The Alan Sundry Show, featuring Alan Sundry and his very special guests:

Vice-President Harris talks about that time somebody recognized her on the street.

Rollo, the Calculating Poodle, prepares Alan’s quarterly estimated tax payment.

Bozar the Clown, appearing on Zoom from an undisclosed location, makes popovers in the shape of the Temple of Vesta.

Teenie Sparkle, host of the popular children’s program Sparkle Park, tells Alan what she really thinks of those sniveling brats.

Enoch Witherburton and His Not Labeled for Individual Sale Orchestra play the Century III Chevrolet jingle.

Tune in tonight: 8 p.m., or 9:26 p.m. Central, because deliveries are slow these days.

THE POSTAPOCALYPTICON.

Announcer. Tonight the Yohogania Electric Light Company, powering your overindulgent existence, presents a world-premiere dramatic event: the first episode of The Postapocalypticon!

[Music: Dramatic theme, in and under for…]

Announcer. Yes, it’s the much-anticipated post-apocalyptic drama that follows the fortunes of Irv and Ike, proprietors of Irv ’n’ Ike’s Truck Stop ’n’ Souvenir-O-Rama, as they navigate the post-apocalyptic hellscape that their world has become after an apocalyptic event. Tonight’s action-packed world-premiere first episode begins the story right at the beginning.

[Sound: Long, drawn-out apocalyptic blast.]

Irv. Welp, guess that’s about it for civilization.

Ike. Yup.

[Pause.]

Irv. You know what I ain’t gonna miss? Texts. People textin’ me all day and night, makin’ my phone go bing cause they don’t know how to keep their textin’ fingers to theirselves. That’s what I ain’t gonna miss.

[Pause.]

Ike. An’ phone scammers.

Irv. Yeah, like that girl that keeps callin’ and wantin’ me to re-up the extended warranty on my 1978 Volare.
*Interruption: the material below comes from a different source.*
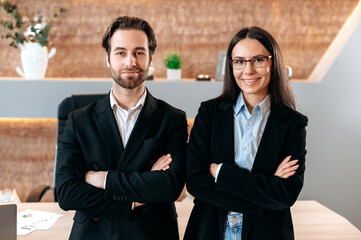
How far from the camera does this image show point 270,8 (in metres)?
3.64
Ain’t gonna miss her a-tall.

Ike. “Sealed for your protection.”

Irv. What’s that, Ike?

Ike. I ain’t gonna miss them pill bottles where they have a plastic thing on the outside that says “Sealed for your protection,” an’ it takes like fifteen minutes to get through the dang thing, an’ then you get the cap off an’ there’s another seal on the inside that says “Sealed again cause we just hate you.” Ain’t gonna miss them one little bit.

Irv. Oh, yeah, ain’t gonna miss those. An’ airports.

Ike. What about airports?

Irv. Just airports. Ain’t gonna miss ’em. Ain’t gonna miss Twitter, neither.

Ike. Yeah, like no more havin’ to reduce your most exalted thoughts to the dimensions of a bumper sticker. Didn’t like Twitter, not a bit.

Irv. Facebook, too. Don’t care if I never see another breakup play out on social media for the rest of my natural life.

Ike. An’ printer cartridges. I mean, you print twelve pages in nothin’ but black, an’ then the printer won’t print cause it’s out of magenta. What is up with that?

Irv Auto-Tune. Ain’t gonna miss it. I mean, not every song has to sound like Jimmy Durante, am I right?

[Pause.]

Ike. Ain’t gonna miss Schedule C.

Irv. Oh, yeah, I mean if we’d thought about how it would get rid of tax forms, we mighta pulled the plug on civilization a whole lot sooner.

[Pause.]

Ike. Think there’ll be zombies?

Irv. Prolly just the crawly kind. Don’t have to shift much to get away from them.

[Pause.]

Irv. Well, guess we better start learnin’ to do stuff the old-fashioned way. Pull down one o’ them souvenir country-kitchen recipe books an’ see if there’s a good recipe for Twinkies.

[Music: Dramatic theme, in and under for…]

Announcer. Will Irv and Ike be able to reproduce the authentic spongy texture of a Twinkie with only the materials available to them after an apocalyptic event? Tune in for next week’s action-packed episode of The Postapocalypticon! Till then, friends, remember to enjoy civilization while it lasts. Your Yohogania Electric Light Company burns trainloads of fossil fuels every day to keep the juice flowing in your home. Recent studies show that, at current rates of greenhouse-gas emission, our own tri-state area will become a post-apocalyptic hellscape within a few decades. That’s why you should enjoy your electric power now, while you still have time. Leave your lights blazing and your air conditioner humming, and make your world a cheerier place for however many years you have left.